Segment Start: Available records
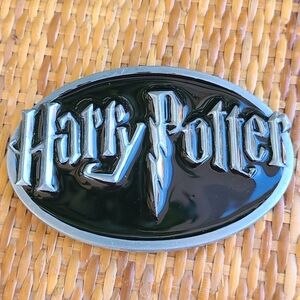 Harry Potter belt buckle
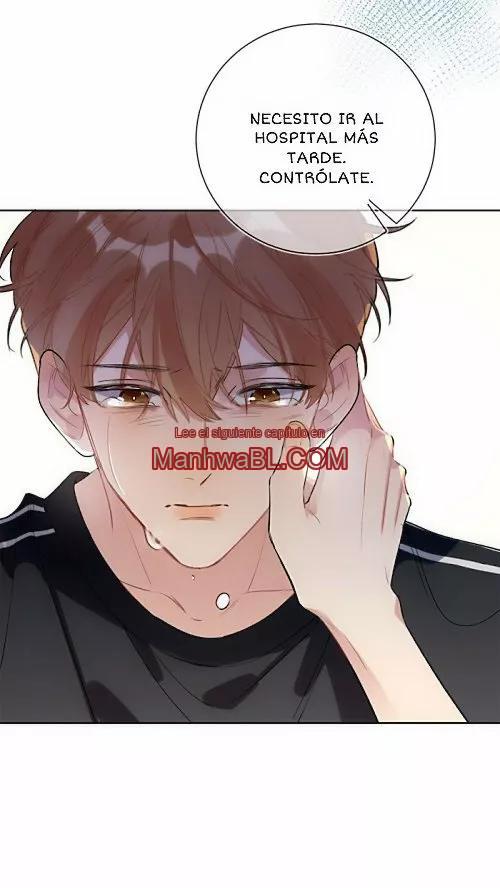 Caught in the Act - Capítulo 22 manhwa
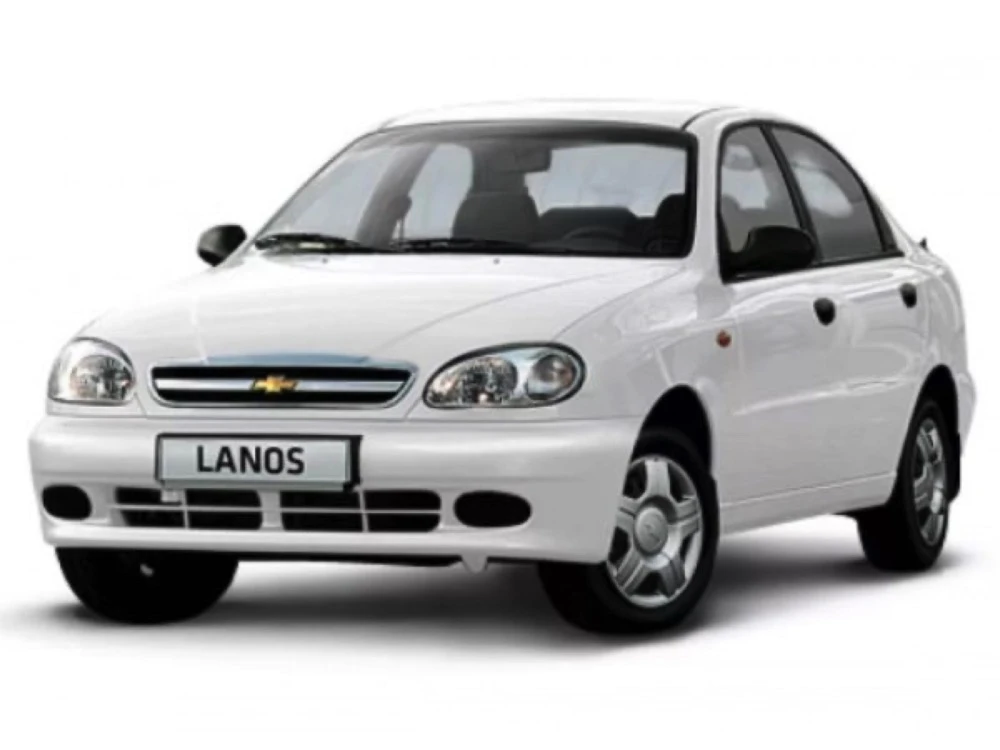 Stěrače Chevrolet Lanos 2004–2017 sedan | hatchback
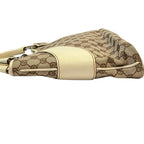 Gucci GG Canvas Tote Bag Beige — view 4
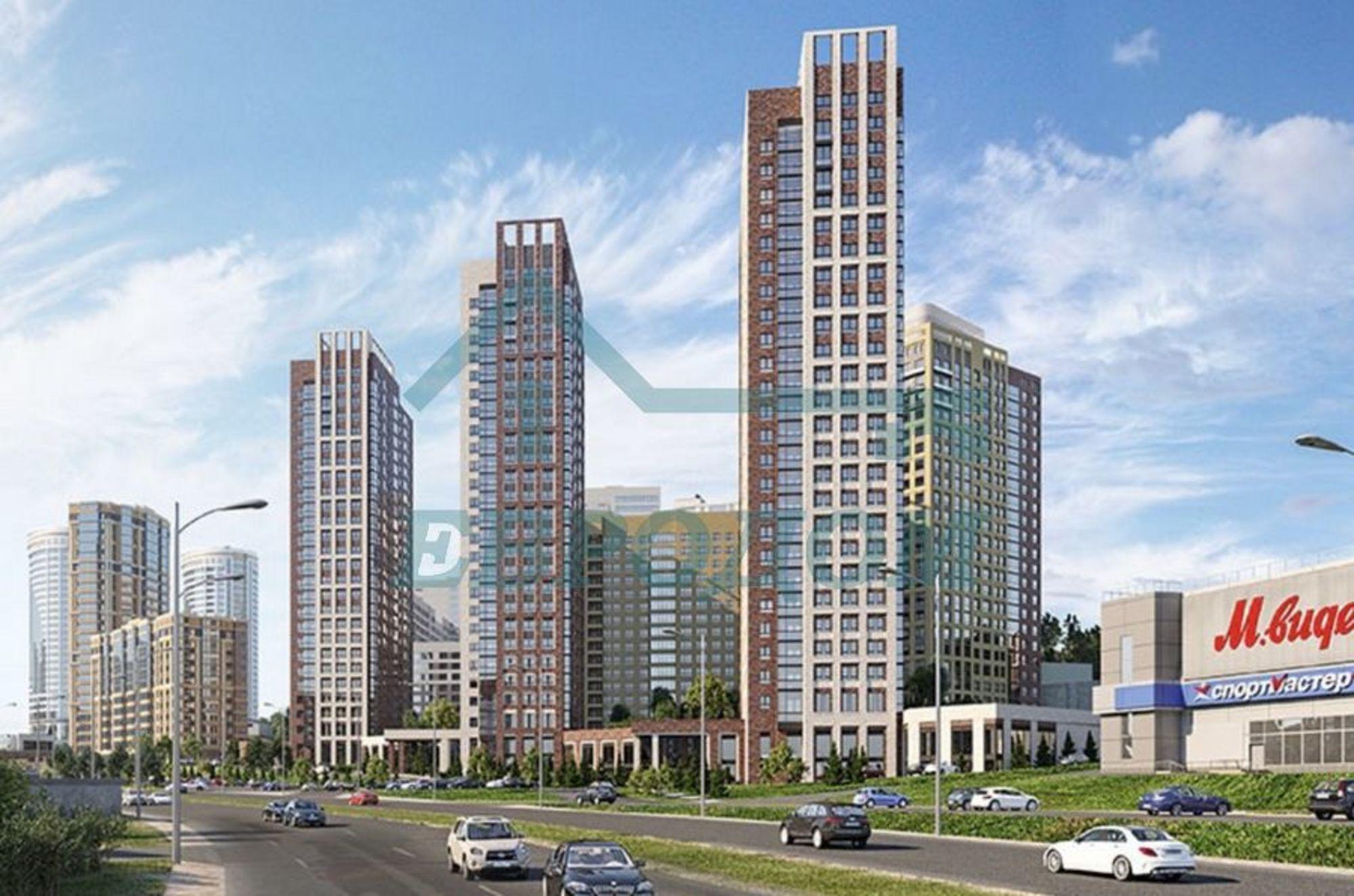 Купить квартиру за 7 500 000 рублей на ул. Шевченко,19/1 к2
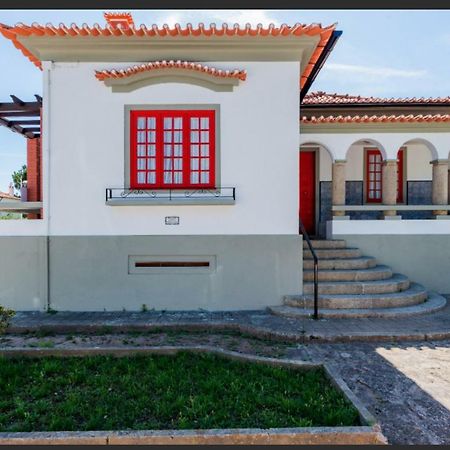 Beach House With Swimming Pool Vila do Conde Ngoại thất bức ảnh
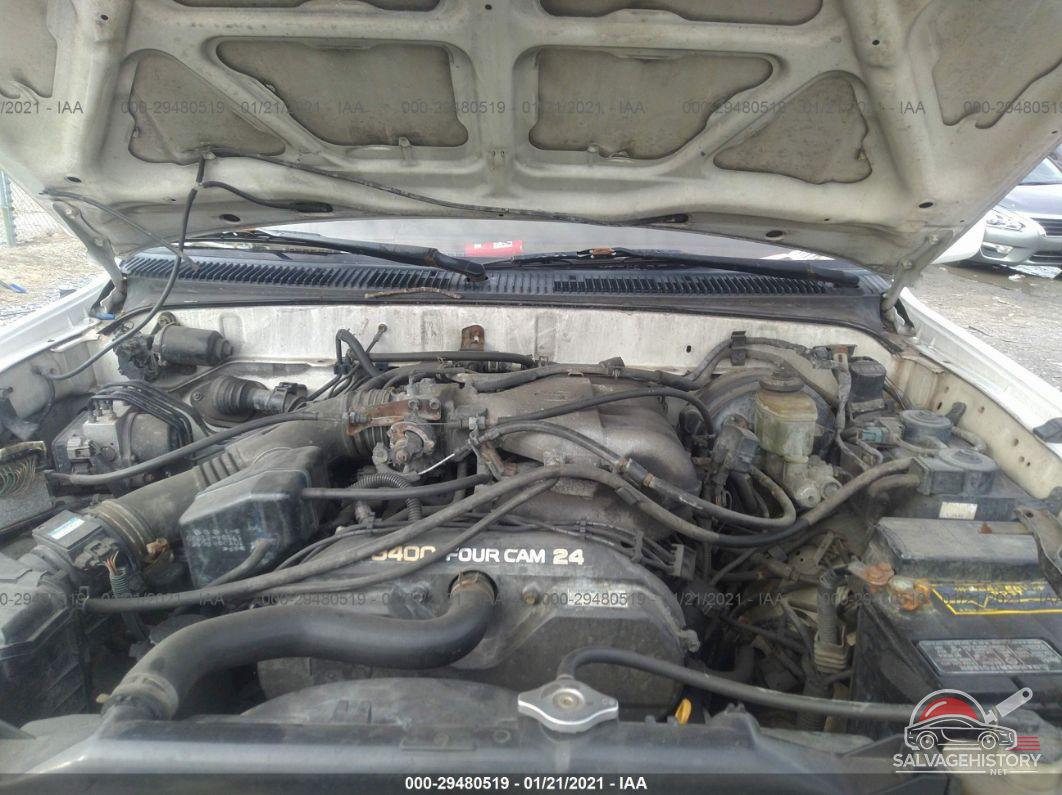 JT3HN86R1V0092952 1997 TOYOTA 4RUNNER photo no. 10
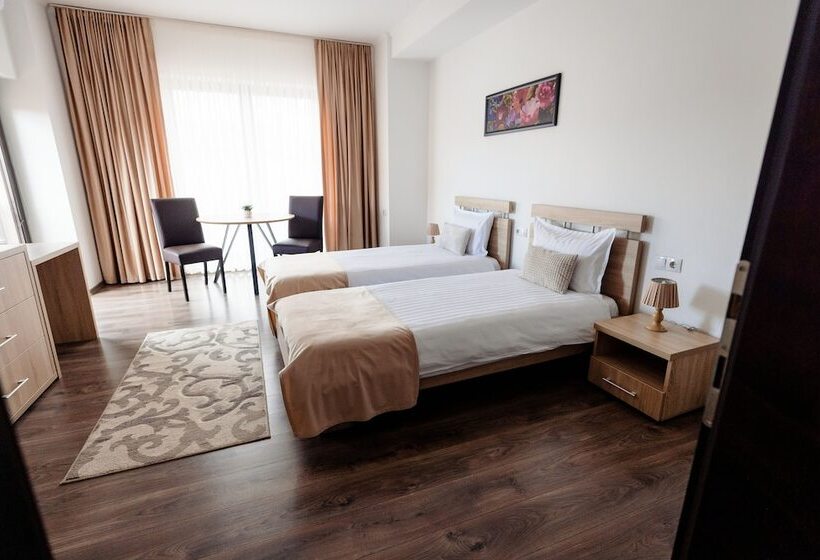 اتاق لوکس, Aparthotel Punct Pe I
Segment End: Available records
Description of the task: Please turn every line of the material into a JSON list of strings, one string per line, with blank lines skipped and the pictures left out.

Solution below:
[
  " Harry Potter belt buckle",
  " Caught in the Act - Capítulo 22 manhwa",
  " Stěrače Chevrolet Lanos 2004–2017 sedan | hatchback",
  " Gucci GG Canvas Tote Bag Beige — view 4",
  " Купить квартиру за 7 500 000 рублей на ул. Шевченко,19/1 к2",
  " Beach House With Swimming Pool Vila do Conde Ngoại thất bức ảnh",
  " JT3HN86R1V0092952 1997 TOYOTA 4RUNNER photo no. 10",
  " اتاق لوکس, Aparthotel Punct Pe I"
]